Article:
☆ ☆ ☆ ☆ ☆
To tackle the problem of occluded tomato segmentation in greenhouse scenarios, this study proposes a deep learning-based amodal segmentation method focused on reconstructing the occluded parts of tomatoes. Starting from the requirements of greenhouse vision systems, this research assists in detecting and locating grasp points. A synthetic dataset, Tomato-sim, was constructed in a virtual environment to meet the data needs of current vision systems. The model was then trained and tested using an RGB-D amodal instance segmentation network embedded with the CGA module. Finally, the model was validated on a tomato occlusion test dataset from real greenhouse scenes. This method aims to improve amodal segmentation performance for occluded tomatoes in complex greenhouse environments by leveraging synthetic datasets and the CGA module.
2 Materials and methods
2.1 Data acquisition
In this study, 2,000 images containing both RGB and depth information were generated across 40 different scenario conditions, using Blender Proc (Denninger et al., 2019) for photorealistic rendering. In the Blender software, various tomato models of different shapes and colors, along with their branches and leaves, were constructed. Between 1 to 10 tomatoes were randomly placed in the scene, and images were captured by randomly setting the camera pose. This approach enabled the acquisition of ground-truth RGB images for each instance or frame directly from the computer-rendered 3D scenes.
2.1.1 Camera sampling and lighting condition settings
To capture images of tomatoes under various occlusion conditions, we constructed synthetic greenhouse scenes using pre-designed 3D models of tomato fruits and branches. These objects were randomly placed in 3D space with varying x, y, z coordinates and orientations. Camera viewpoints were uniformly sampled from two concentric hemispheres centered on the tomato plant, ensuring sufficient angular diversity for simulating occlusions (as shown in Figure 2).

Figure 2. Diagram illustrating two setups. (A) Data collection platform with cameras positioned around tomatoes on a rectangular surface, showing dimensions width (w) and length (l) in a 3D space with axes x, y, and z. (B) Shooting distance with cameras viewing tomatoes at different ranges, labeled r_view_lower and r_view_upper.
☆ ☆ ☆ ☆ ☆
Tasks to perform:
a) According to the tomato segmentation article, how many images with RGB and depth information were generated for the study?
b) Transcribe the passage of the tomato segmentation article starting with "2.1.1 Camera sampling" and going on through "in Figure 2).".
You won't need the stored items to complete this work.

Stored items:
☆ ☆ ☆ ☆ ☆
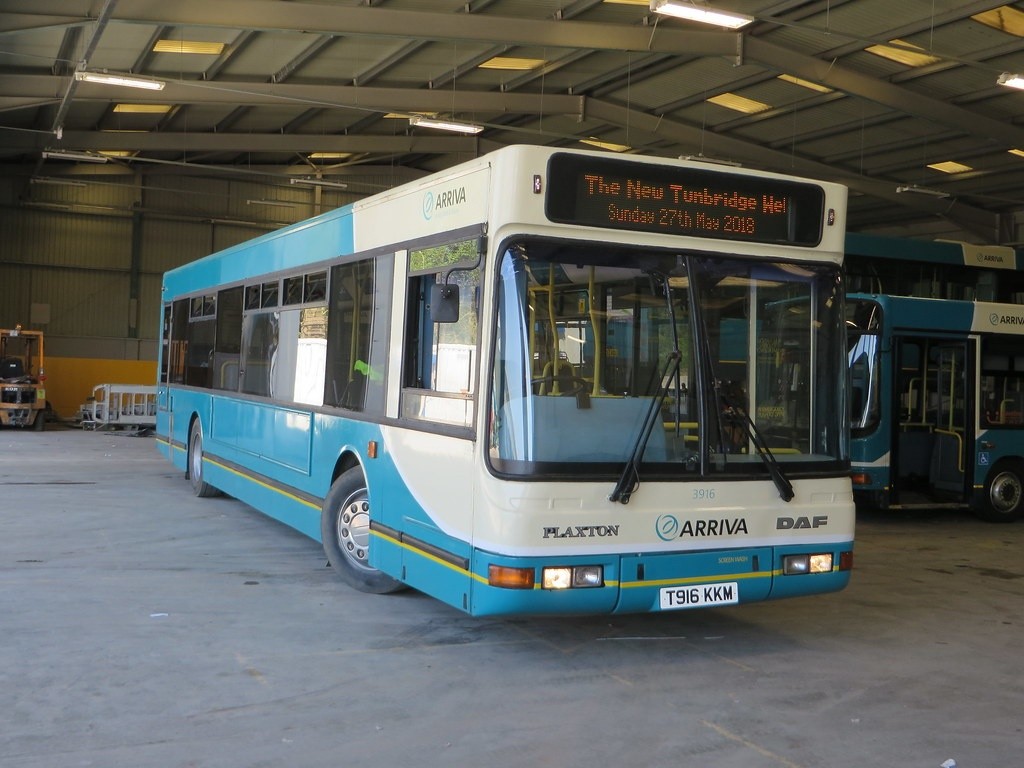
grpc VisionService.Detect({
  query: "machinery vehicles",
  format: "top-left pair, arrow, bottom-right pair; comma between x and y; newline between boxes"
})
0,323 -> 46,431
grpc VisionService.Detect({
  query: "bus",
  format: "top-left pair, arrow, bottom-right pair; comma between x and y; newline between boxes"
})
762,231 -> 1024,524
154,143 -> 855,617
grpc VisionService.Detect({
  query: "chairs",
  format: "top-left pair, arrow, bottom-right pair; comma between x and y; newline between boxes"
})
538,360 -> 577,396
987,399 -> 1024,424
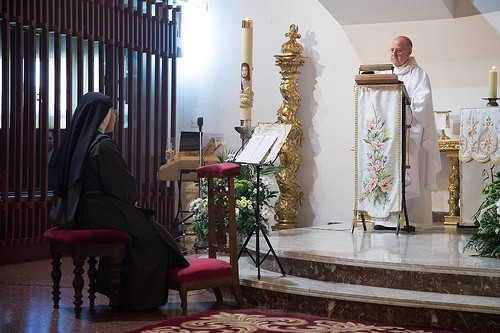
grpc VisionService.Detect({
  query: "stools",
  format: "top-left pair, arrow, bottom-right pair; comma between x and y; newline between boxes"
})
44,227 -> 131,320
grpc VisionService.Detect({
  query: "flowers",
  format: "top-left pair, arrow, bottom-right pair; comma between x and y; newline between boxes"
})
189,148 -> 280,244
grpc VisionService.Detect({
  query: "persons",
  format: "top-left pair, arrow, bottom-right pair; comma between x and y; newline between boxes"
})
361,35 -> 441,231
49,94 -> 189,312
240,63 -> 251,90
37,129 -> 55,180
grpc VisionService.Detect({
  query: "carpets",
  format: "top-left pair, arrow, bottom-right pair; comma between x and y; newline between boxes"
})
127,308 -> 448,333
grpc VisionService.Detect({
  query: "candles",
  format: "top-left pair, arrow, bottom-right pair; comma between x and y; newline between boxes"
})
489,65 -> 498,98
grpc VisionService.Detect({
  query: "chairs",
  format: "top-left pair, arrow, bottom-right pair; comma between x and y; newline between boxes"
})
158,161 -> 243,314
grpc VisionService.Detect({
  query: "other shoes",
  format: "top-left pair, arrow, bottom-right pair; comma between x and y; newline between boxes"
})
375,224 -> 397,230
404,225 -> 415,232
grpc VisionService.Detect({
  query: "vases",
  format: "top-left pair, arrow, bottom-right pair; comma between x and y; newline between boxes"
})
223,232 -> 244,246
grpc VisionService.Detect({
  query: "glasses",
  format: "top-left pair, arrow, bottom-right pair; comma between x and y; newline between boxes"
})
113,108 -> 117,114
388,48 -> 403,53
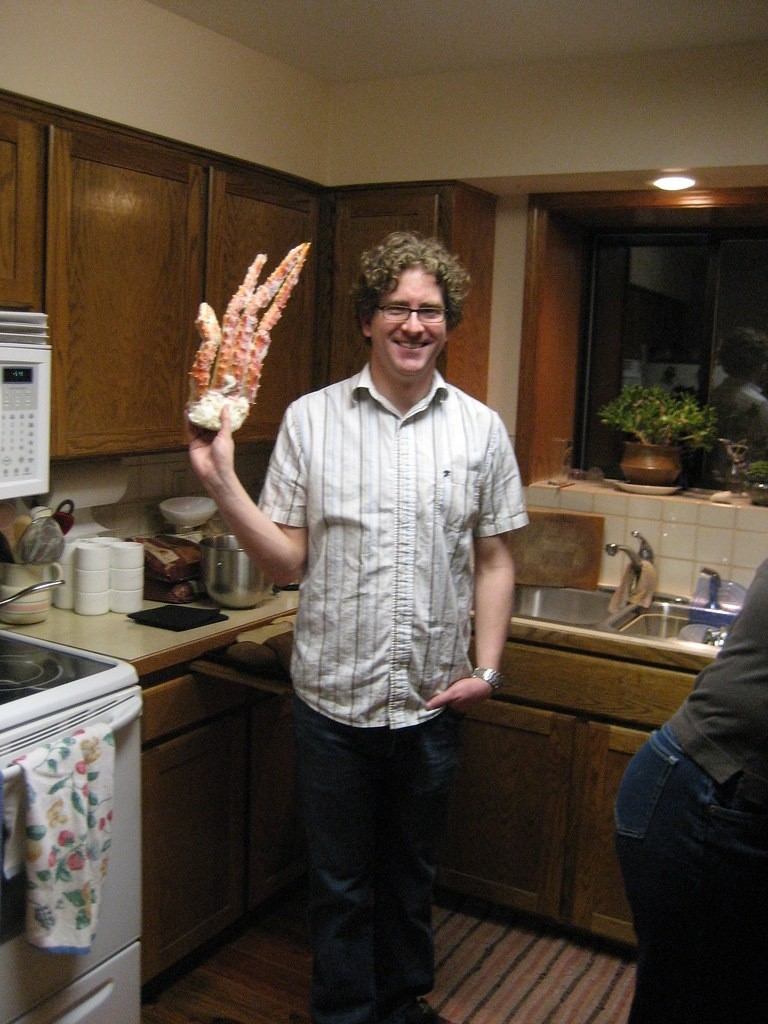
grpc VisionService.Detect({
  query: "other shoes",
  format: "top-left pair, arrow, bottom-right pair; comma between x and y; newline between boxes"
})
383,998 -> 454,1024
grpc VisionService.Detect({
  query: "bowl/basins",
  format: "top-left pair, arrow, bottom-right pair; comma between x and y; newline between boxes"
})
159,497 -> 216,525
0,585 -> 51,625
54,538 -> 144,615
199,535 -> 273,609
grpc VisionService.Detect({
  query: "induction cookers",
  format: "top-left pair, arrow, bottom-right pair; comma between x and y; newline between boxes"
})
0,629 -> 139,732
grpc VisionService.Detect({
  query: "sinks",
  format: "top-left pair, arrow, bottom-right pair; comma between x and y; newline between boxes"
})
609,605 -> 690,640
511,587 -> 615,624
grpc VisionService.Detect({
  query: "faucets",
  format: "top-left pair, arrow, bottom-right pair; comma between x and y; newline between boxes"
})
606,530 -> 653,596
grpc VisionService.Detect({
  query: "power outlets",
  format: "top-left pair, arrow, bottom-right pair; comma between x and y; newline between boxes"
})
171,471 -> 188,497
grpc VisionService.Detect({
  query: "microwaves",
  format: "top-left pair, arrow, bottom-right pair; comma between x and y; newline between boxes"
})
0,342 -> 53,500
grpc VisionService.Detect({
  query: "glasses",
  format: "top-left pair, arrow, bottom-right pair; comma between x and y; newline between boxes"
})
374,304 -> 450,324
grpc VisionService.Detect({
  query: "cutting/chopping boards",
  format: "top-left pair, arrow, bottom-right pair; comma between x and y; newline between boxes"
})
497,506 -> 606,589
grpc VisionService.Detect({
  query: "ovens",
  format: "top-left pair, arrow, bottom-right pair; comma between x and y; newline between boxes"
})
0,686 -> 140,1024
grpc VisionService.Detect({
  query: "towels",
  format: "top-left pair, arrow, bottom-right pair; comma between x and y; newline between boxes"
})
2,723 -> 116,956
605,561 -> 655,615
☆ ☆ ☆ ☆ ☆
Answers to the exercise:
a) 2,000 images were generated across 40 different scenario conditions.

b)
2.1.1 Camera sampling and lighting condition settings
To capture images of tomatoes under various occlusion conditions, we constructed synthetic greenhouse scenes using pre-designed 3D models of tomato fruits and branches. These objects were randomly placed in 3D space with varying x, y, z coordinates and orientations. Camera viewpoints were uniformly sampled from two concentric hemispheres centered on the tomato plant, ensuring sufficient angular diversity for simulating occlusions (as shown in Figure 2).